-- START OF INPUT FOR THIS TASK --

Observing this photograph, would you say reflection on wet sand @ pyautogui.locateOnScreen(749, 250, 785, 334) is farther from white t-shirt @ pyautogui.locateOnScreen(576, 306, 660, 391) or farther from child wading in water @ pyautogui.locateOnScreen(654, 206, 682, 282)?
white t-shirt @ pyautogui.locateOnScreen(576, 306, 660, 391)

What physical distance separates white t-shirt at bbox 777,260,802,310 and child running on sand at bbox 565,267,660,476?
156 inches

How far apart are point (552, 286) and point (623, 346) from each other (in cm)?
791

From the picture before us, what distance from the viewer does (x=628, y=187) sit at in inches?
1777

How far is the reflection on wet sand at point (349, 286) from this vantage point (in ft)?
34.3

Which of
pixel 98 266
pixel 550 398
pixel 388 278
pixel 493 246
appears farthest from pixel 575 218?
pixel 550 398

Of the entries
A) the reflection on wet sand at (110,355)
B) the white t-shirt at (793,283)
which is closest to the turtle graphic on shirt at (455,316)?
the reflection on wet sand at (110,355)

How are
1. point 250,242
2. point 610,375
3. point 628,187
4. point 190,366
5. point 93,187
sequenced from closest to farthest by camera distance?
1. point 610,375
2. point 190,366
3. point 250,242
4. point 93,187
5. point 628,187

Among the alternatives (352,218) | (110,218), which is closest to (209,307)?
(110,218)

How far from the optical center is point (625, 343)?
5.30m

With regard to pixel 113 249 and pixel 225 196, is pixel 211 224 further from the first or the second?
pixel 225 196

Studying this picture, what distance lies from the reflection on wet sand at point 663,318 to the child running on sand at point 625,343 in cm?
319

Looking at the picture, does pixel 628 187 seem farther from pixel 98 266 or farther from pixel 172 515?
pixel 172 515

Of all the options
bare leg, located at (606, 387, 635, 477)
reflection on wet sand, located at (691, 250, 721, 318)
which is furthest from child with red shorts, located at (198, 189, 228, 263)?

-- END OF INPUT FOR THIS TASK --

• [INSTRUCTIONS TO FOLLOW] Reproduce the material precisely, including every line.

• [SOLVED PROBLEM]
Observing this photograph, would you say reflection on wet sand @ pyautogui.locateOnScreen(749, 250, 785, 334) is farther from white t-shirt @ pyautogui.locateOnScreen(576, 306, 660, 391) or farther from child wading in water @ pyautogui.locateOnScreen(654, 206, 682, 282)?
white t-shirt @ pyautogui.locateOnScreen(576, 306, 660, 391)

What physical distance separates white t-shirt at bbox 777,260,802,310 and child running on sand at bbox 565,267,660,476?
156 inches

How far apart are point (552, 286) and point (623, 346) from each other (in cm)?
791

From the picture before us, what distance from the viewer does (x=628, y=187) sit at in inches?
1777

How far is the reflection on wet sand at point (349, 286) from this vantage point (in ft)?
34.3

Which of
pixel 98 266
pixel 550 398
pixel 388 278
pixel 493 246
appears farthest from pixel 575 218?
pixel 550 398

Of the entries
A) the reflection on wet sand at (110,355)
B) the white t-shirt at (793,283)
which is closest to the turtle graphic on shirt at (455,316)?
the reflection on wet sand at (110,355)

How are
1. point 250,242
2. point 610,375
3. point 628,187
4. point 190,366
5. point 93,187
sequenced from closest to farthest by camera distance?
1. point 610,375
2. point 190,366
3. point 250,242
4. point 93,187
5. point 628,187

Among the alternatives (352,218) | (110,218), which is closest to (209,307)?
(110,218)

How far from the optical center is point (625, 343)?
5.30m

With regard to pixel 113 249 and pixel 225 196, is pixel 211 224 further from the first or the second?
pixel 225 196

Studying this picture, what distance lies from the reflection on wet sand at point 663,318 to the child running on sand at point 625,343 in cm?
319

Looking at the picture, does pixel 628 187 seem farther from pixel 98 266 or farther from pixel 172 515?
pixel 172 515

Of all the options
bare leg, located at (606, 387, 635, 477)
reflection on wet sand, located at (691, 250, 721, 318)
which is furthest from child with red shorts, located at (198, 189, 228, 263)?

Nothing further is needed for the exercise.